/---

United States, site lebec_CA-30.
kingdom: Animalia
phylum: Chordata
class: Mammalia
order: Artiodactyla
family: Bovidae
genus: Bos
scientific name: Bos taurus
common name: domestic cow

\---

The entire listing above, every line of it, should be copied out exactly.

**Answer to this exercise:**
United States, site lebec_CA-30.
kingdom: Animalia
phylum: Chordata
class: Mammalia
order: Artiodactyla
family: Bovidae
genus: Bos
scientific name: Bos taurus
common name: domestic cow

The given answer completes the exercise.